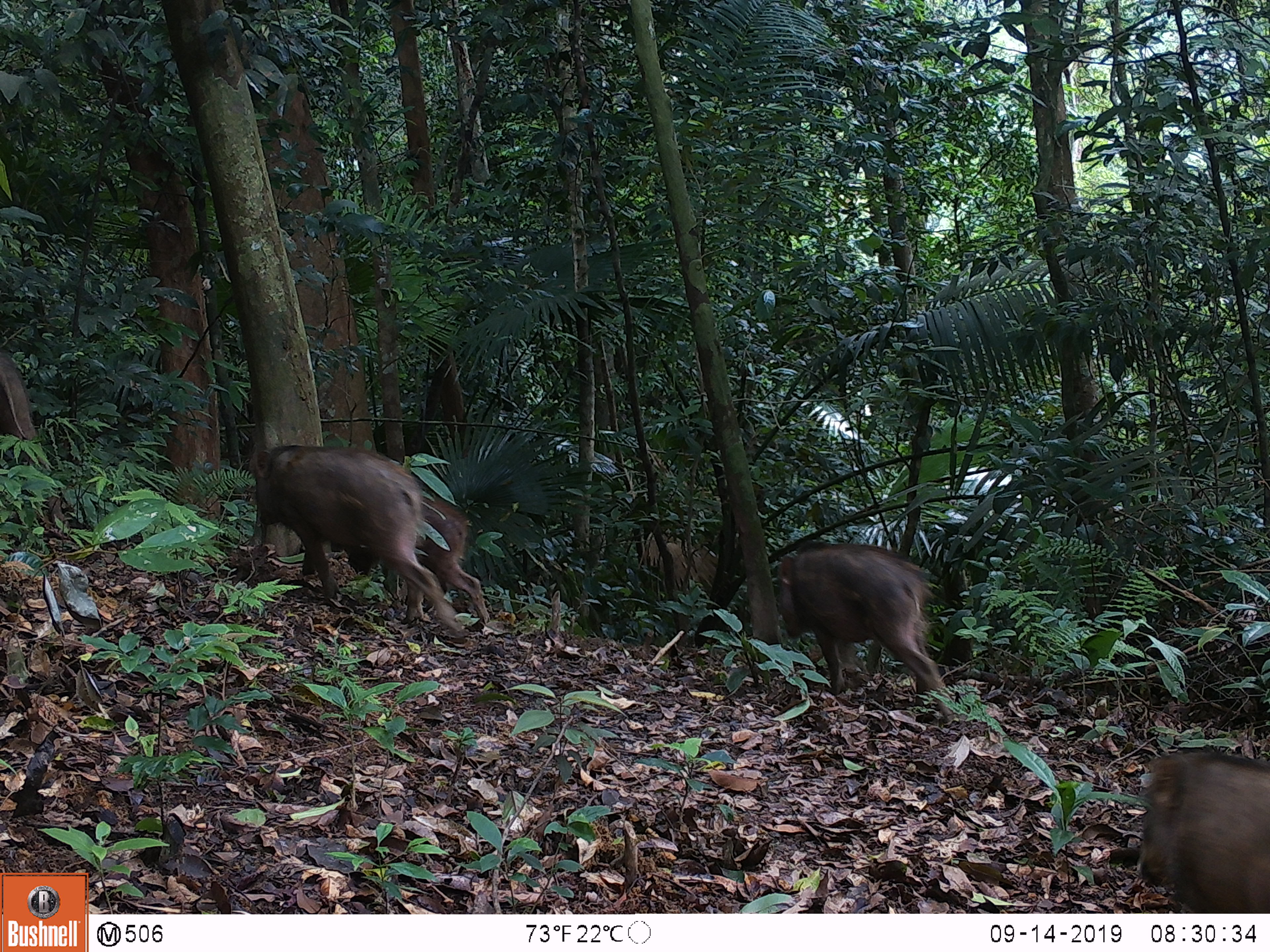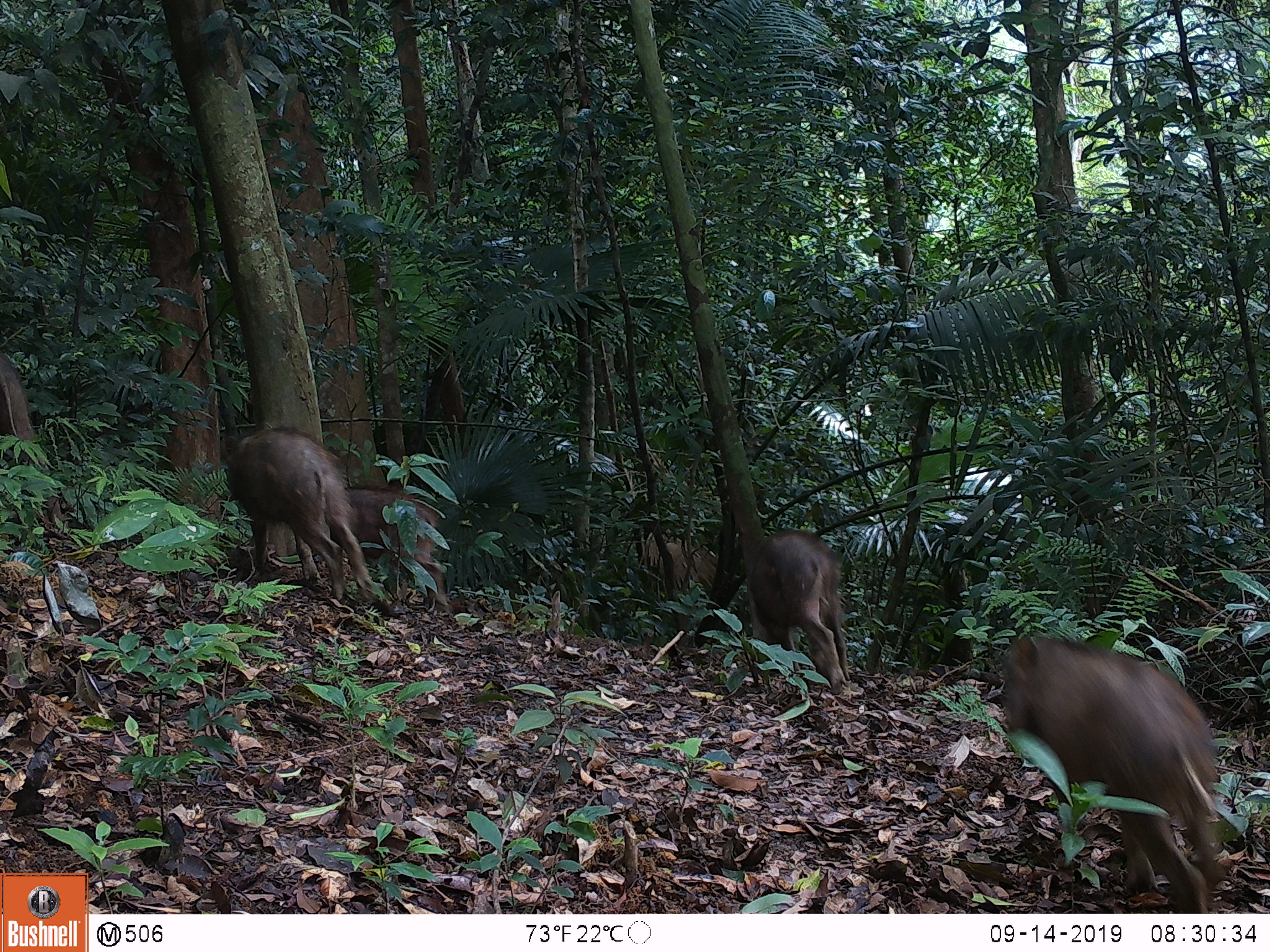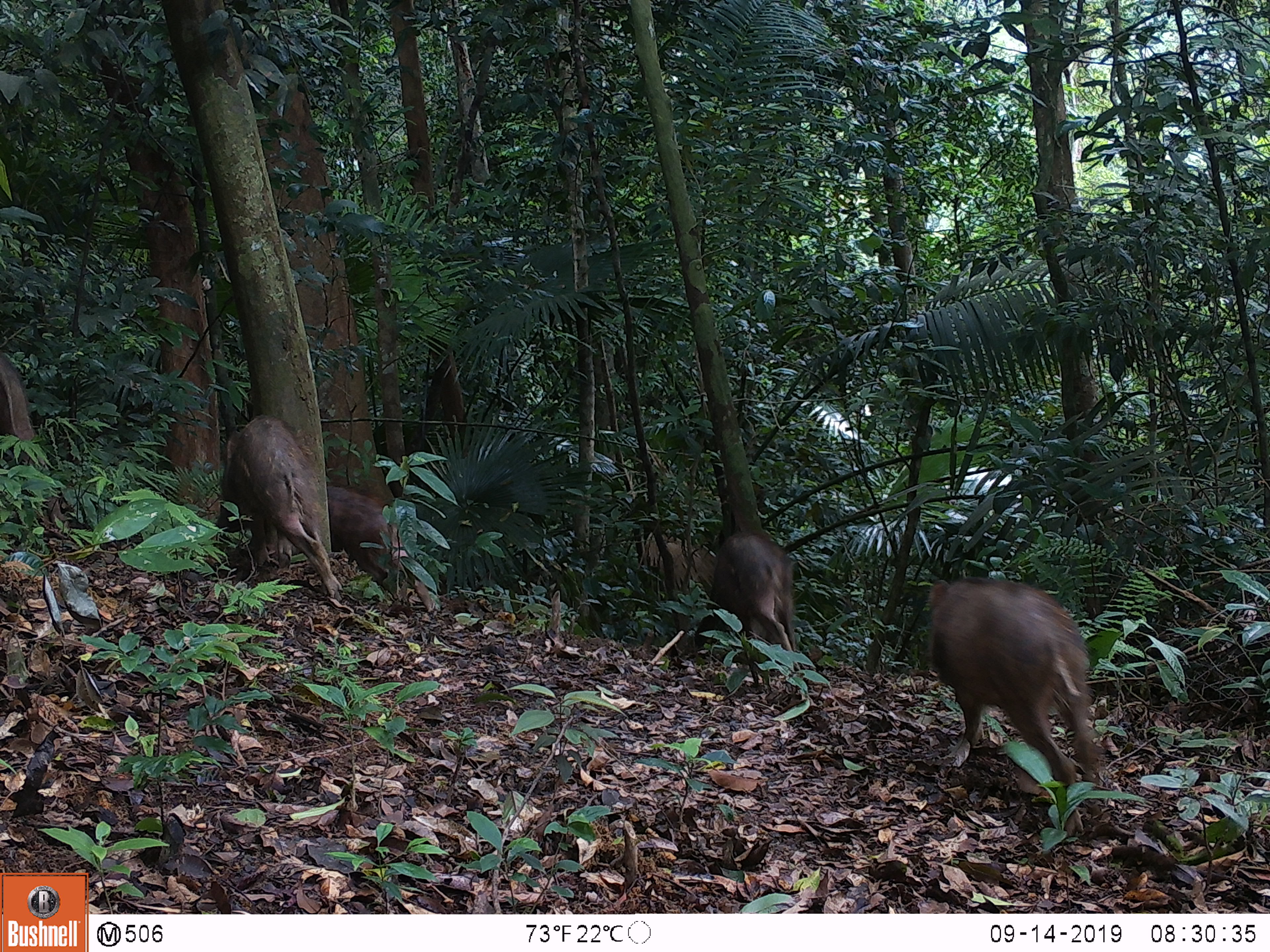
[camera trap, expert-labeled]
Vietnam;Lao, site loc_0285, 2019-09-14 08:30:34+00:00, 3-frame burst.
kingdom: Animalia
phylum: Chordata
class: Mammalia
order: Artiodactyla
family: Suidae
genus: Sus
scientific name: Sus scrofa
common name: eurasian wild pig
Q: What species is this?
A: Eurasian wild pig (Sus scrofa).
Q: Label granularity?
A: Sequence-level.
* * *
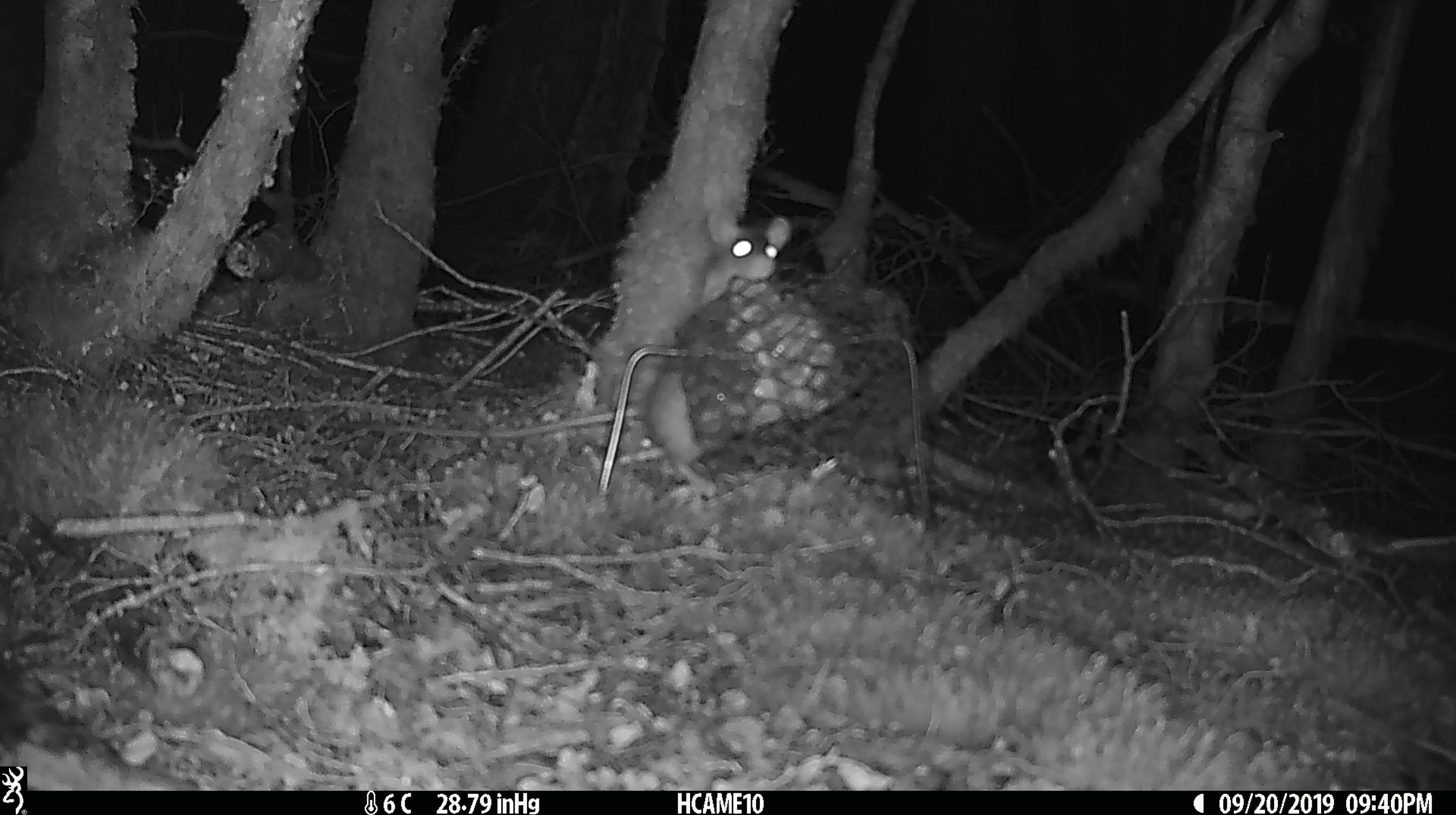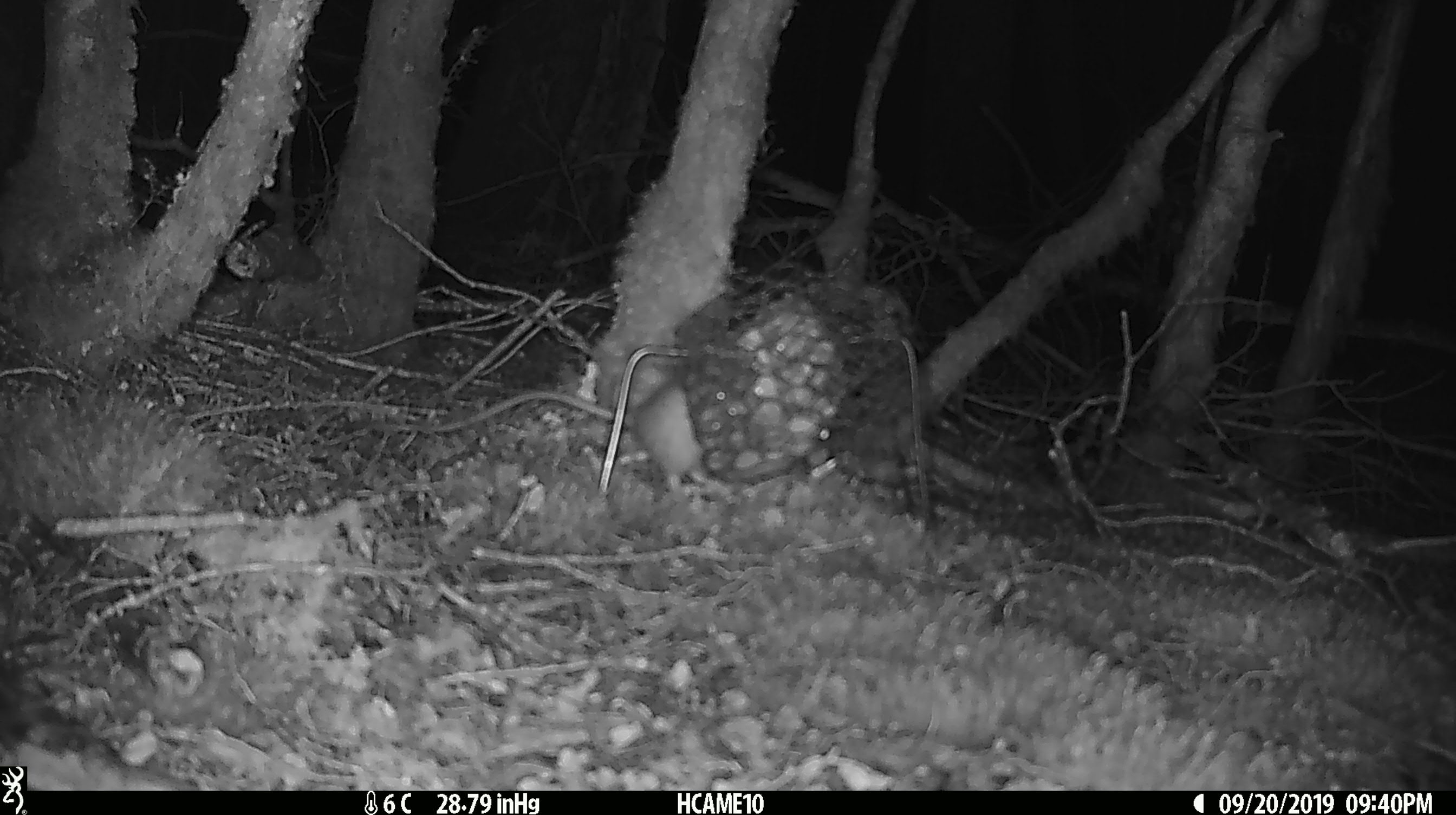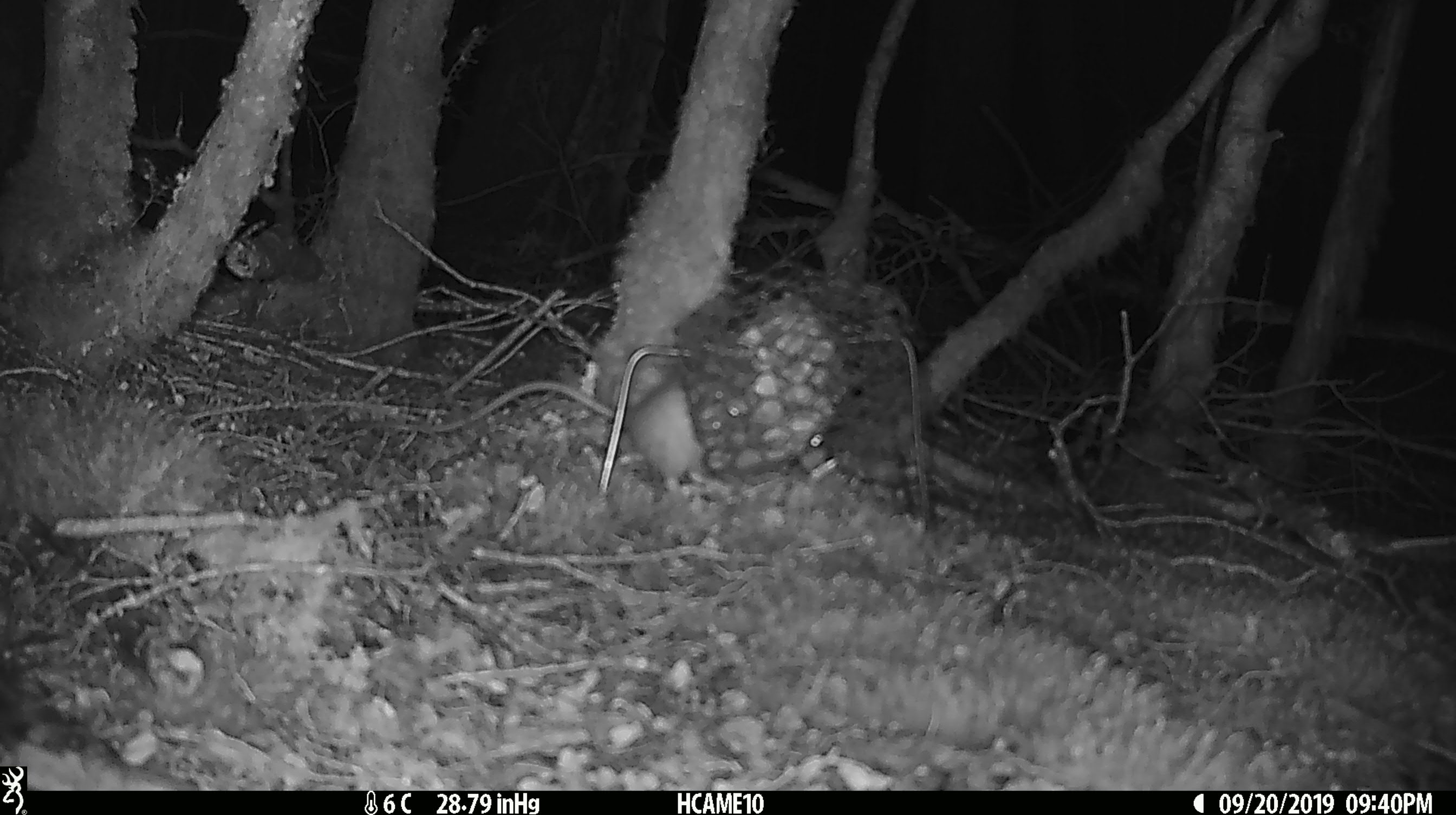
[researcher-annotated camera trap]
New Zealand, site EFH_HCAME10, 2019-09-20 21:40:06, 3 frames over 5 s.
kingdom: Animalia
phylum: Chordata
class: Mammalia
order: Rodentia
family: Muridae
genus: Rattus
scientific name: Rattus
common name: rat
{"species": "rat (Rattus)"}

▶ _Aim of the task_: Where a line above contains the word "trap", copy that line.

▶ _Answer space_:
[camera trap, expert-labeled]
[researcher-annotated camera trap]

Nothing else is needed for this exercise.